In the wake of continued security problems, NASA's CIO is sending a no-confidence signal to Hewlett Packard Enterprise, which received a $2.5 billion contract in 2011 to address problems with the agency's outdated and insecure information technology infrastructure.
In late July, CIO Renee Wynn, who took over the job last fall, took the unprecedented step of not signing off on the contract's "authority to operate," which expired on July 24.
"I have to applaud Renee for stepping up here," said government security expert Torsten George, vice president at Albuquerque, NM-based RiskSense, Inc. "You can almost call her a whistleblower. It's a bold move. Not a lot of people would have made that move, for career reasons."
NASA has seen a string bad cybersecurity news lately. At the beginning of the year, there was a hack by AnonSec where the group said it found default settings for administrator credentials at NASA computers, allowing them to steal employee information, flight logs, and other data.
In April, SecurityScorecard reported that NASA had the worst cybersecurity of all 600 U.S. government organizations.
In particular, the company found malware signatures indicating infected machines, SSL certificate issues, and insecure open ports. As a result, the agency got failing grades in IP reputation, network security, and patching.
According to a recent report by Federal News Radio, internal documents show that NASA has anywhere from hundreds of thousands to millions of out-of-date patches at every center across the country.
In addition, last November, NASA received an overall "F" grade for information technology from the House Committee on Oversight and Government Reform, included an "F" grade for risk assessment transparency.
Over the past six years, NASA's Office of the Inspector General issued 18 audit reports and made 85 recommendations designed to help improve NASA's IT security efforts, including issues related to acquisition of IT systems, cybersecurity vulnerabilities, IT security incident detection and handling capabilities, continuous monitoring tools, cloud computing technologies, web application security, and overall NASA IT governance.
Securing IT systems and data was a "top management challenge" for NASA, said inspector general Paul Martin in a letter to a U.S. Senate subcommittee overseeing the agency sent in late July.
HPE fails to fix problems
According to the contract, HPE was supposed to provide computing devices and services to more than 60,000 users to increase NASA's efficiency and "allow its employees to more easily collaborate in a secure computing environment."
Problems showed up early. According to NASA's inspector general, HPE failed to replace most computers in the first six months.
In a 2013 audit report, the inspector general said that multiple security patches were not applied in a timely matter, with some updates several months overdue.
Not all problems were due to HPE. NASA was responsible for some of the issues because of inefficient decision-making, problems setting up an ordering system, and inadequate oversight, the report said.
But the bottom line was that HPE wasn't delivering on its promises.
"HP is performing poorly under the contract even after taking into consideration the agency's failure to establish sound performance metrics," the report said.
Six months to shape up
According to George, Wynn made the right decision in denying the authority to operate.
"You don't want to end up in a few months seeing that there's been another breach, and she has to explain why she signed off," he said.
In theory, this means that insecure systems have to be closed off to outside access, he said. "Otherwise, they would present an attack surface that could be leveraged."
But there's a six-month grace period, he added.
"She used the authority to operate to get into the news, to elevate this message, but made an exception for 180 days to give people a chance to fix it," he added. "If not, after 180 days, she might go through and say, hey, let's shut everything down."
Issues go beyond NASA
But Wynn isn't just drawing attention to problems with the HPE contract.
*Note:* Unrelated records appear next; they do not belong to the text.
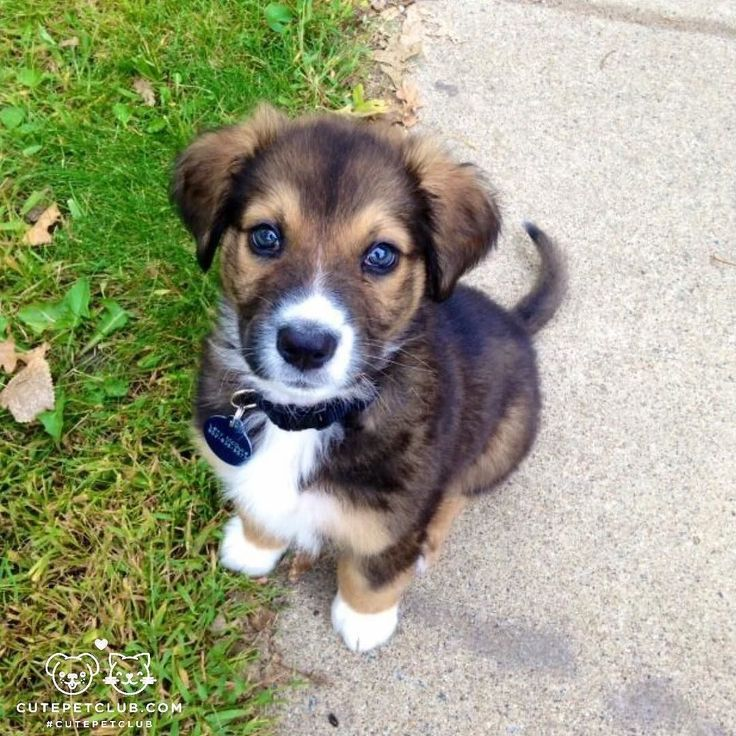 From @kaiser_the_monster: Kaiser is a rescue puppy from Minnesota. Hes half German shepherd half Bernese mountain dog and 100% adorable. #cutepetclub [source: http://ift.tt/1Ugror2 ]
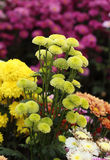 Chrysanthemums flowers Stock Photography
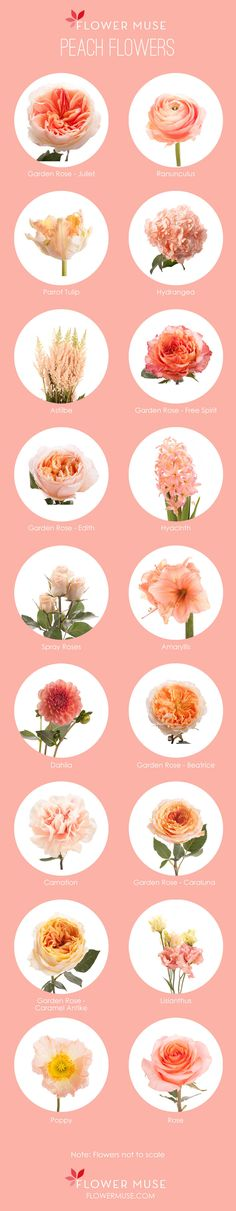 Our Favorite: Peach Flowers. See more on Flower Muse blog: http://www.flowermuse.com/blog/favorite-peach-flowers/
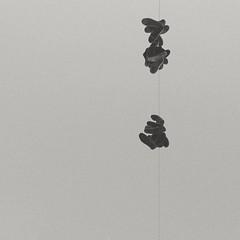 Mirar esperando encontrar... Gracias por las correcciones @anawu.photo , al final si encontramos algo ;) #bnw #b&w #byn #streetphotography #perspective #city #tbt #afternoon #minimal #noir #black #blackandwhite #bnw_life #shoeporn #shoe #shooting (Ivalethia) Tags: bnwlife blackandwhite noir afternoon shoe black city perspective shoeporn tbt streetphotography bnw b shooting minimal byn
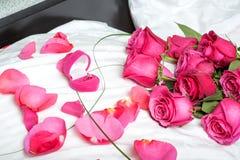 Pojęcie. małżeństwo propozycja Zdjęcie Royalty Free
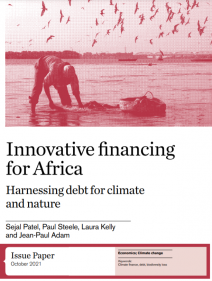 Innovative financing for Africa: harnessing debt for climate and nature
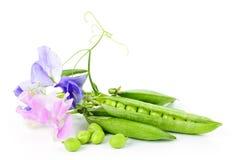 Vagens das ervilhas e das flores da ervilha doce imagem de stock
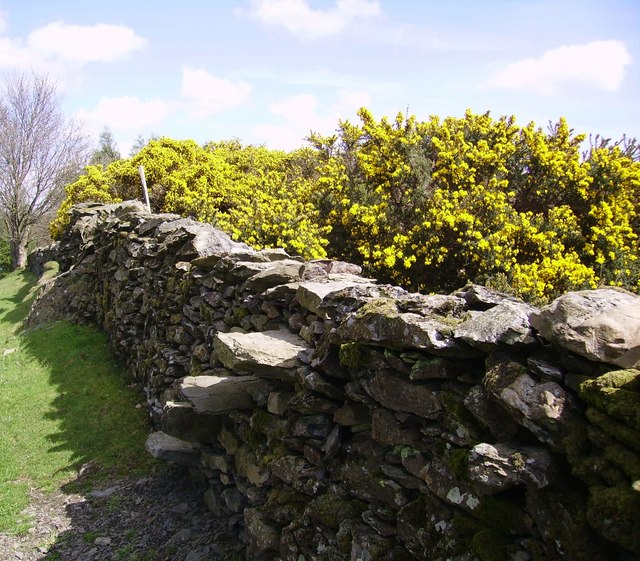 Wall Stile and Gorse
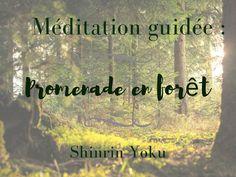 Michelle Lewin, Shinrin Yoku, Yoga Nidra, Tracy Anderson, Law Of Attraction Quotes, Meditation Music, Insomnia, Ronda Rousey, Wing Chun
She's also drawing attention to the problems many government agencies are having to become compliant with the Department of Homeland Security’s Continuous Diagnostic and Mitigation (CDM) program.
"Agencies have to deal with hundreds of thousands of vulnerabilities across their IT environment and are often simply too overwhelmed to determine which vulnerabilities pose the highest risks," George said. "This move will hopefully raise enough awareness to force discussions on how to really operationalize cyber risk management."
Recent breaches at the Office of Personnel Management, the IRS, the FBI, and the Department of Homeland Security show that the problem is pervasive.
"It's a giant mess," George said.
The CDM came out of the Department of Homeland Security and NIST back in 2013, and was supposed to help address cybersecurity issues.
"In reality, not much has happened," said George. "A lot of agencies are still scratching their heads. There are a lot of different systems, a lot of contractors, and millions of vulnerabilities -- and they don't know where to start.
HPE declined to comment for this story.
NASA spokesman Karen Northon said that the agency is committed to holding vendors accountable if they don't meet their contractual obligations.
"The conditional Authority to Operate signed by NASA’s chief information officer is one mechanism by which the agency can ensure Hewlett Packard Enterprises takes the necessary steps to fully meet their obligations," she said.
"The agency will continue to work closely with HPE throughout the remediation process to ensure this goal is met and the required level of service is sustained through the life of the contract."